From Thanksgiving Day through Cyber Monday, more than 165 million Americans shopped according to a new survey by the National Retail Federation (NRF) and Prosper Insights & Analytics.
- Year-over-year traffic during the five-day holiday shopping period is down by about 9 million shoppers, but up about a million when compared to the NRF/Prosper Insights & Analytics forecast published earlier in November.
- Black Friday has become the traditional start to the holiday shopping spree with family and friends shopping together in the spirit of the holidays. Cyber Monday was the most popular day to shop, followed by Black Friday.
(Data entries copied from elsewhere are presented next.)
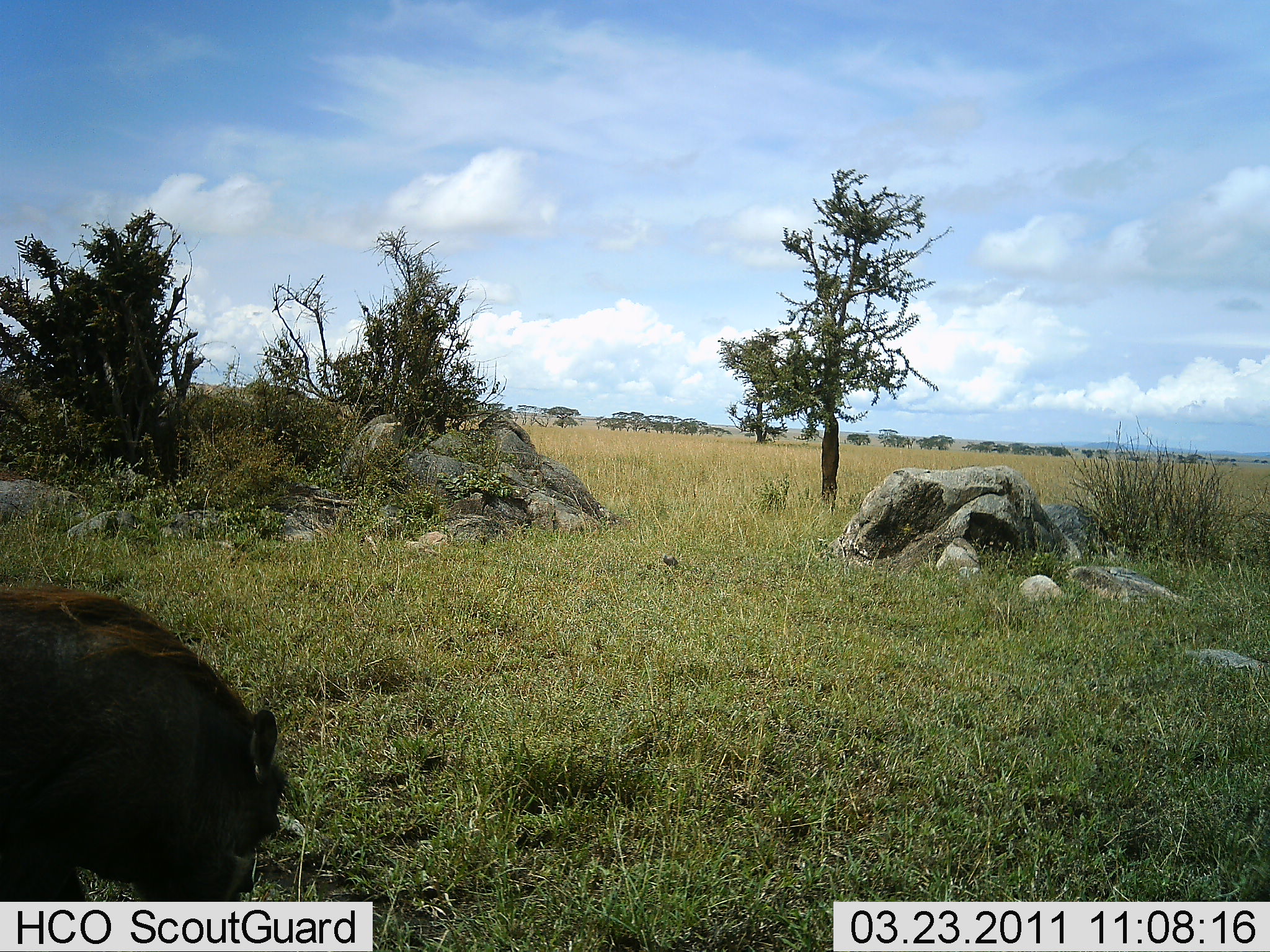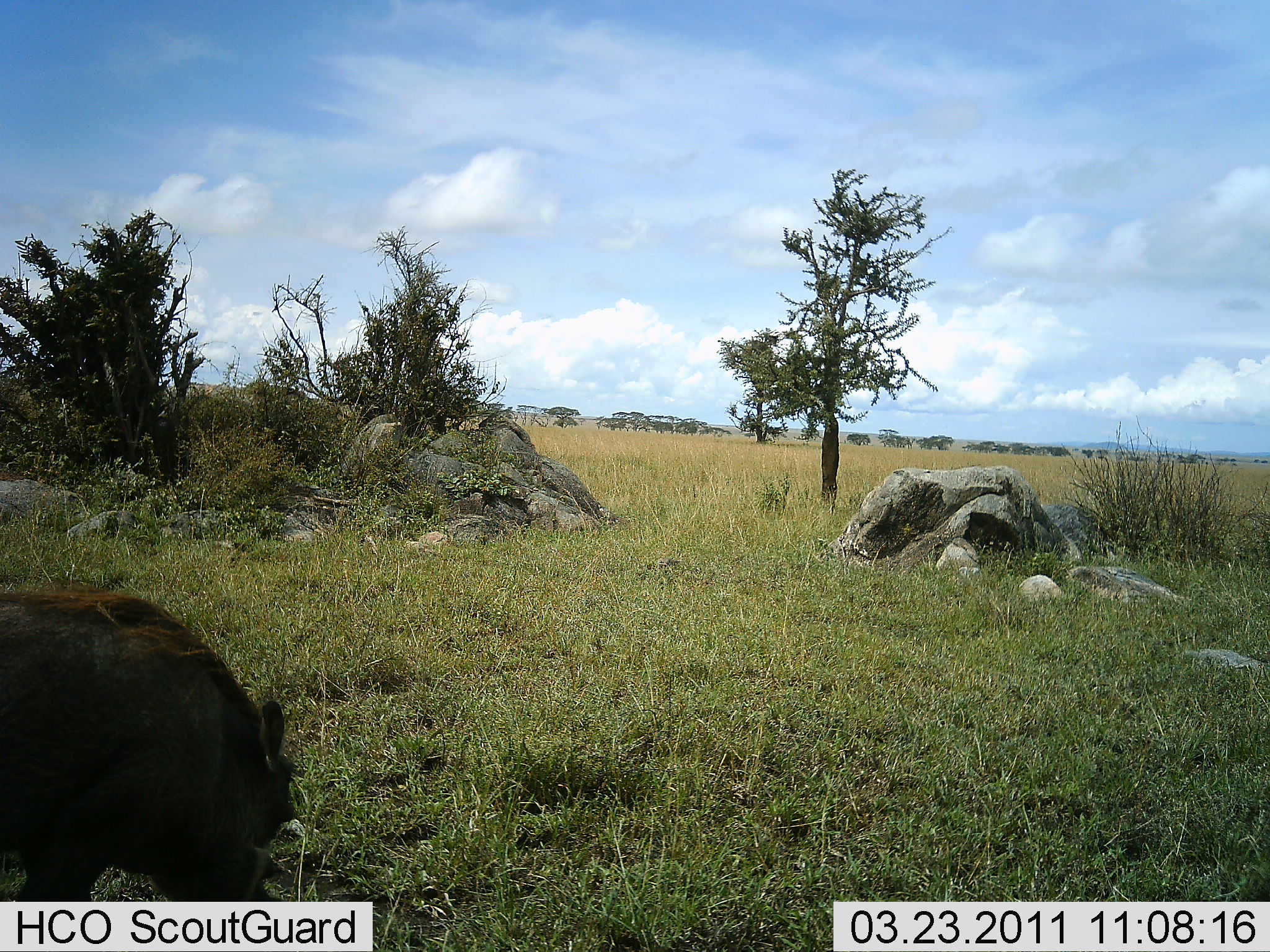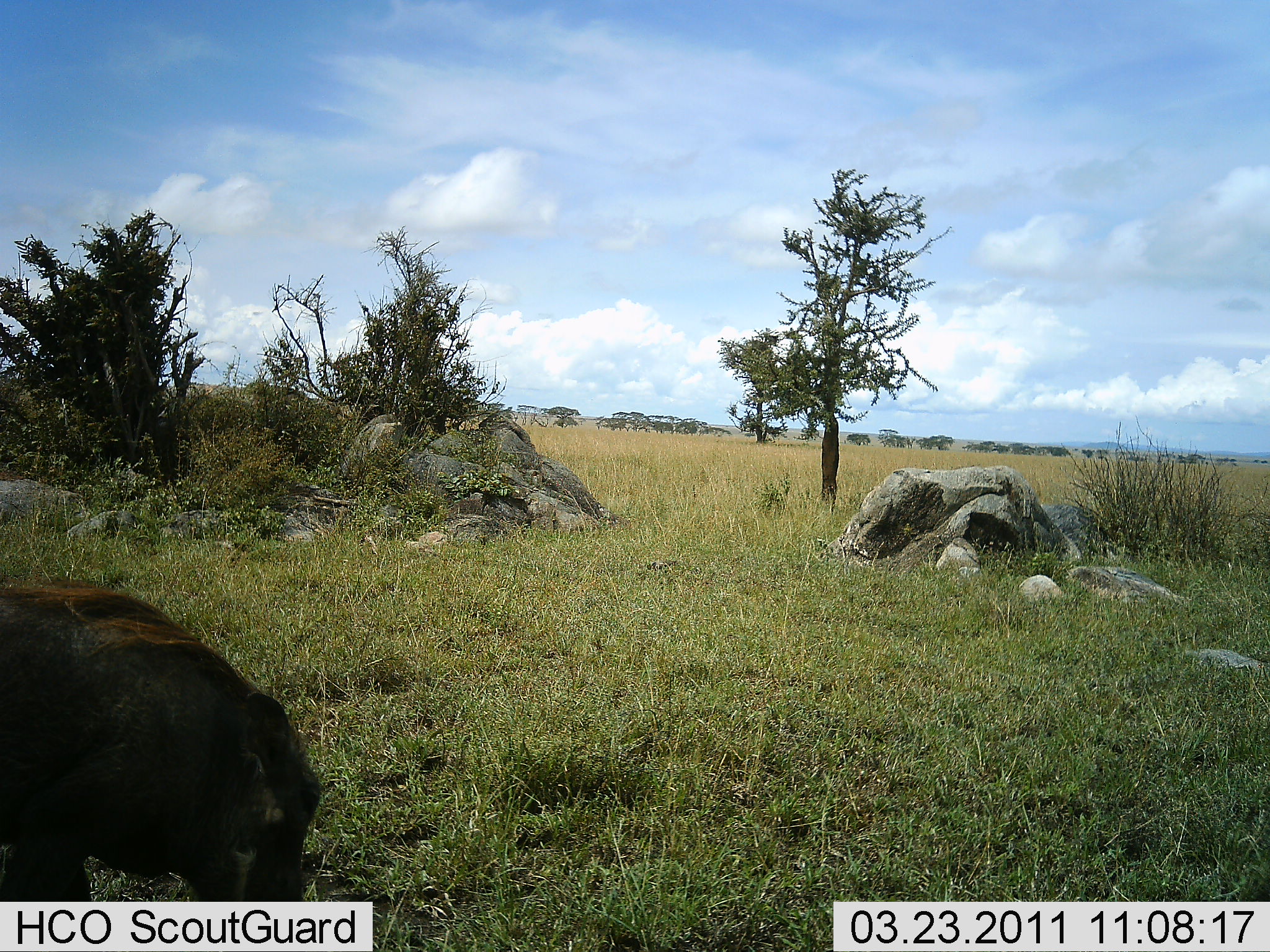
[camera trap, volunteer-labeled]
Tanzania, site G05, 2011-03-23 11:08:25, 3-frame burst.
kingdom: Animalia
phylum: Chordata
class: Mammalia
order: Artiodactyla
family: Suidae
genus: Phacochoerus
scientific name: Phacochoerus africanus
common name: warthog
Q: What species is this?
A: Warthog (Phacochoerus africanus).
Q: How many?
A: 1.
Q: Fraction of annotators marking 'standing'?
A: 45%.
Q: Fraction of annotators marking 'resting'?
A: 0%.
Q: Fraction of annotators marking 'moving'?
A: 9%.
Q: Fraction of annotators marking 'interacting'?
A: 0%.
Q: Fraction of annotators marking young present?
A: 0%.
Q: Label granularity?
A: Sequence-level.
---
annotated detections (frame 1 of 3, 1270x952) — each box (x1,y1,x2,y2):
animal: (0,584,288,902)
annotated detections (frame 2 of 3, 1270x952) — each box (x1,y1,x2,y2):
animal: (0,586,300,902)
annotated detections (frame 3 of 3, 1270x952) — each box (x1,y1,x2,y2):
animal: (0,571,326,902)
- Some 66% of shoppers surveyed used a mobile device to make a holiday purchase decision over the Thanksgiving weekend; such mobile usage reached 88% among those ages 18–24 and 87% among those ages 25–34.
More than 165 million Americans shopped during the Thanksgiving weekend, according to a new survey from the National Retail Federation (NRF) and Prosper Insights & Analytics. That compares with 174 million shopping the five-day Thanksgiving weekend in 2017, meaning this year saw a decline about 9 million shoppers. However, the total was up a million when compared with advance estimates from the NRF/Prosper Insights & Analytics survey completed October 29–November 7, when an estimated 164 million were projected to shop the Thanksgiving weekend.
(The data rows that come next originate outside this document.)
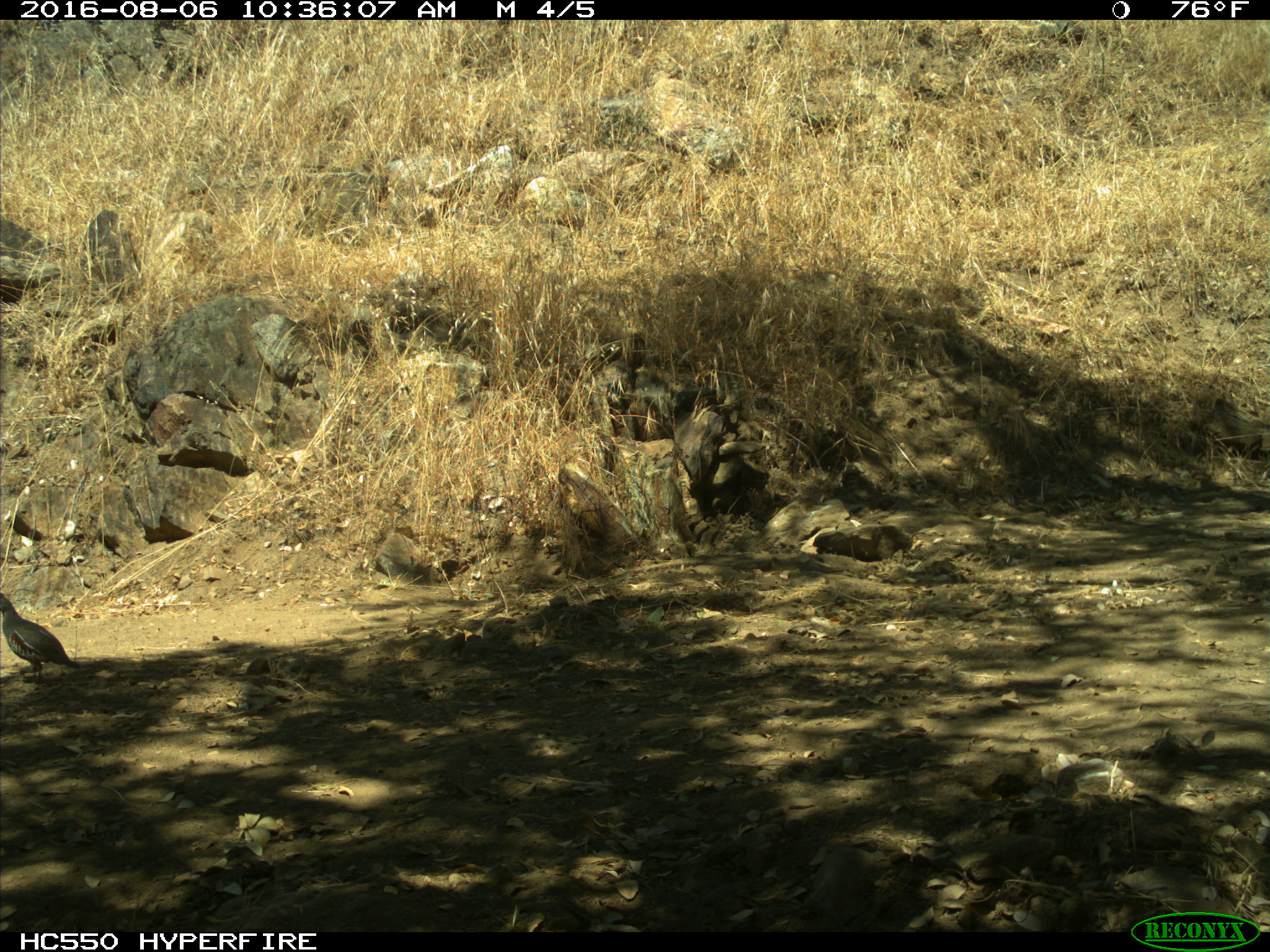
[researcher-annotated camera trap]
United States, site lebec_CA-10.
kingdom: Animalia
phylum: Chordata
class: Aves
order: Galliformes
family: Odontophoridae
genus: Callipepla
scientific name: Callipepla californica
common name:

The average spend over the five days was $319.29, which compares with $335.47 last year, as more consumers took advantage of promotions this year (65% this year versus 61% last year). Gen Xers (those ages 35–44) were the highest spenders, at $413.05, followed by older millennials (25–34), who spent an average $388.22. The NRF projects the average spend for the holiday will be $1,007.
Black Friday has become the traditional start to the holiday shopping spree with family and friends shopping together in the spirit of the holidays. However, iIn terms of the number of shoppers, it is superseded by Cyber Monday. Cyber Monday was the most popular day to shop this past weekend, when an estimated 67.4 million shopped, followed by Black Friday with 65.2 million.
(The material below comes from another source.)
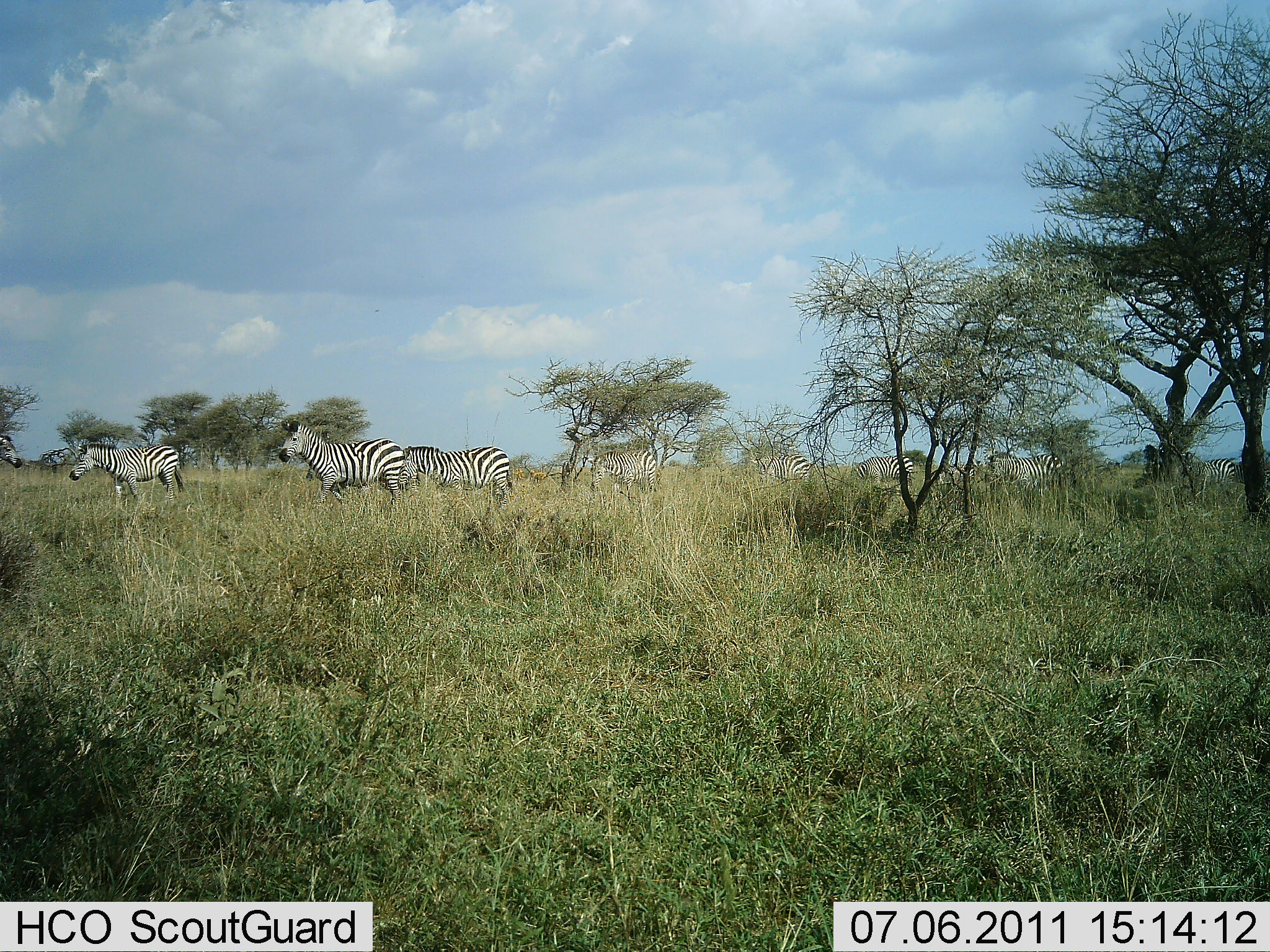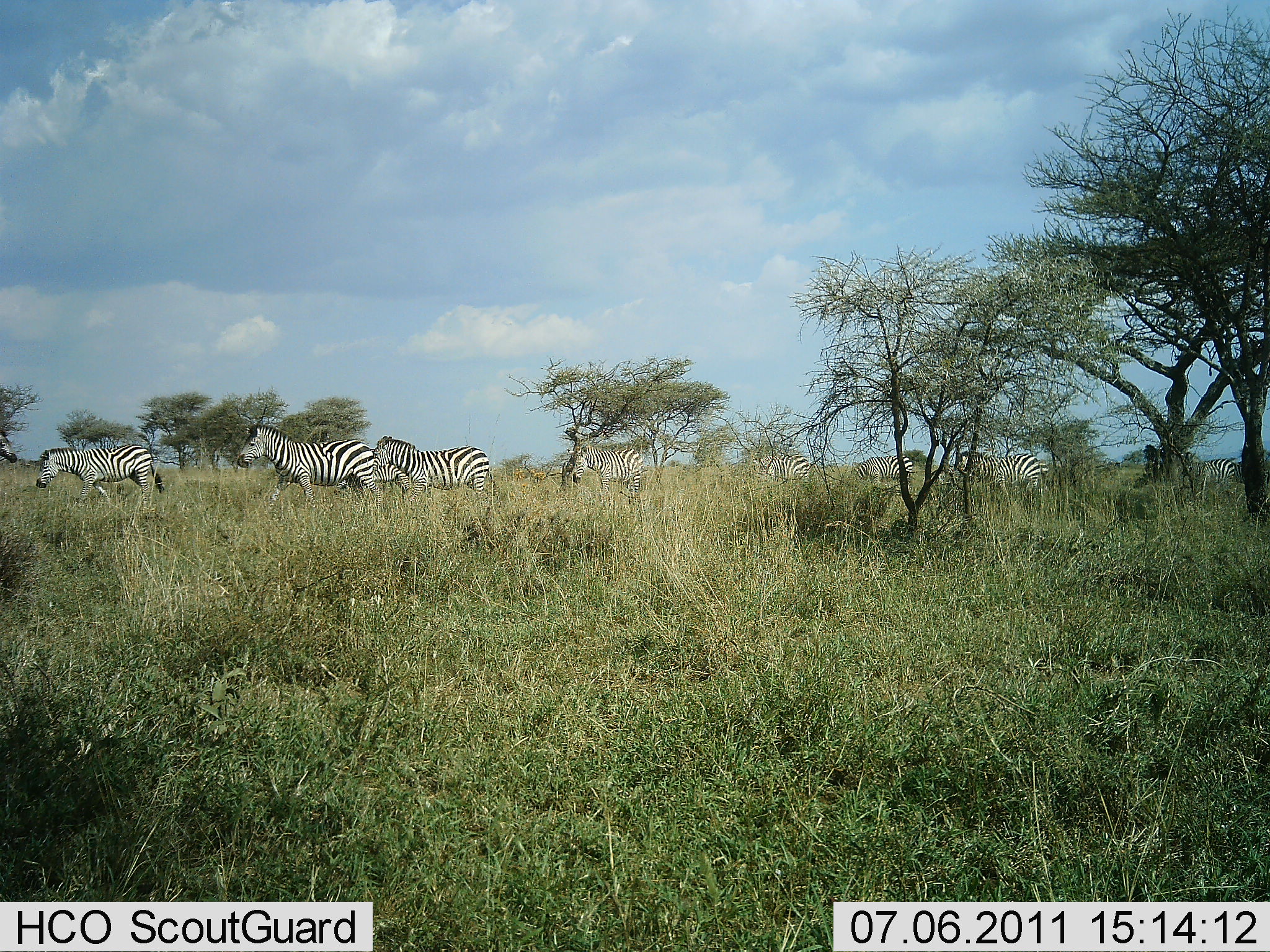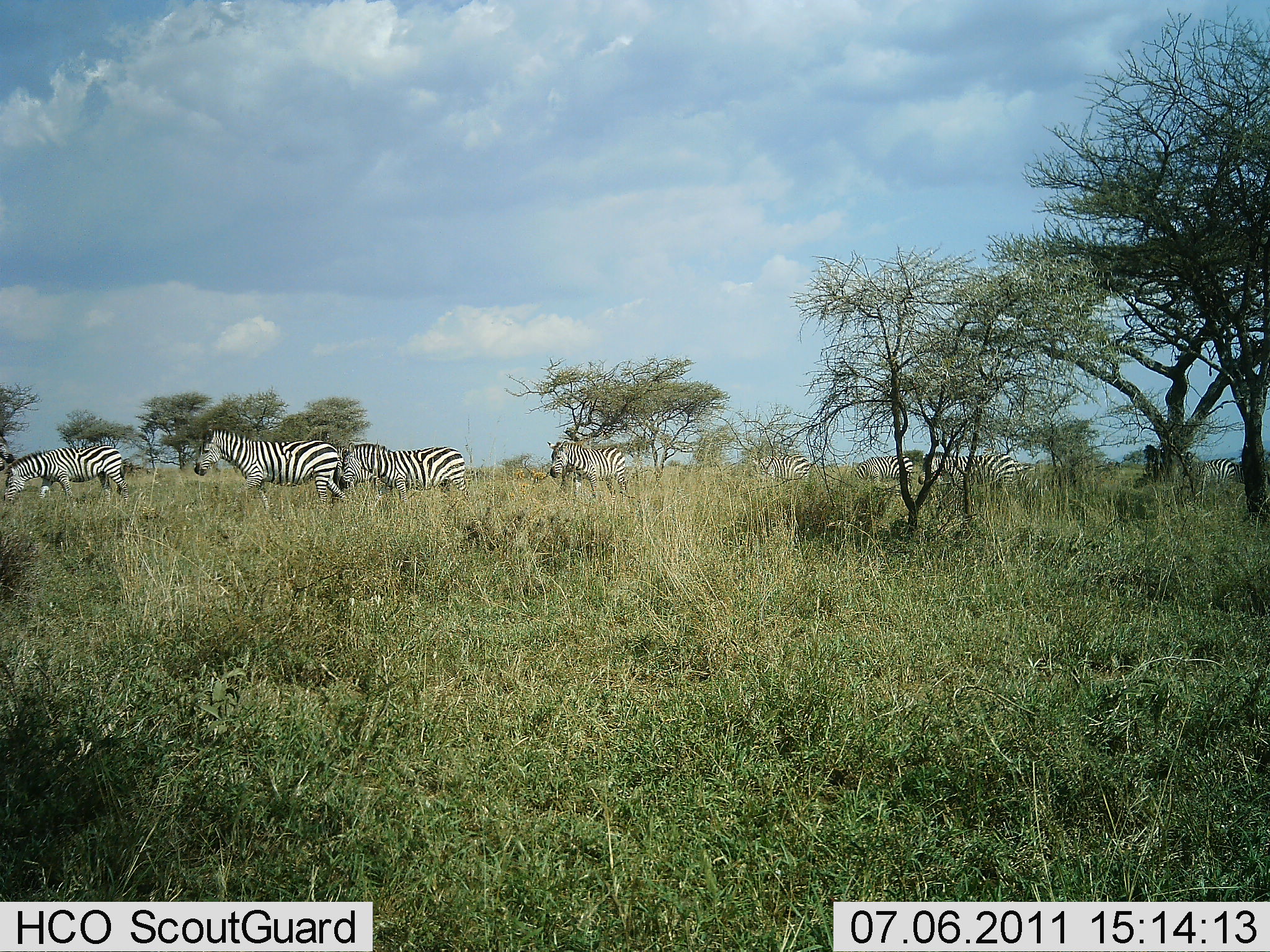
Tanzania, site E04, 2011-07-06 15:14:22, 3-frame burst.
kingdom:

More than half of adults ages 18–44 shopped in stores on Thanksgiving Day before 8pm; on Black Friday, 44% of those ages 55–64 shopped at 10am or later. The holiday shopping calendar is drifting to an earlier start and online access is reducing the draw of early morning door busters. Some retailers advertised early online access (three-days early) to door buster items, which skews the results for the five-day Thanksgiving shopping period to earlier in November.
The Multichannel Shopper
The multichannel shopper now accounts for more than half of all shoppers during the five-day holiday shopping stretch, at 54% or 89. 7 million shoppers. Online-only shoppers represent 25%, or 41.4 million, and in-store only, 21% or 34.7 million. The multichannel shopper outspent the single channel shopper by up to $93 on average. Some 66% of shoppers surveyed used a mobile device to make a holiday purchase decision over the Thanksgiving weekend; mobile usage rates reached 88% of those ages 18–24 and 87% of those ages 25–34.
The Prosper data reveal that department stores were the #1 destination for all shoppers this Thanksgiving weekend, with 42% of adults visiting this retail format; this compares with 43.4% of adults shopping department stores during the 2017 Thanksgiving weekend. Online ranked #2 in both periods, at 38.3% in 2018 and 41.6% in 2017. Department stores have become a destination for millennials and Gen Xers as the chart below illustrates.
According to the Prosper data, younger millennials ages 18–24 spent an average of $149 on self-gifting during the Thanksgiving weekend, more than any other age cohort. While 77% of shoppers have begun their holiday shopping, 23% haven’t, and that compares with an 80/20 proportion in 2017; on average, 44.2% of shoppers have finished their shopping, down from 46.8% last year. In sum, much holiday shopping is still ahead as 50% of consumers expect upcoming promotions to equal those of Thanksgiving weekend.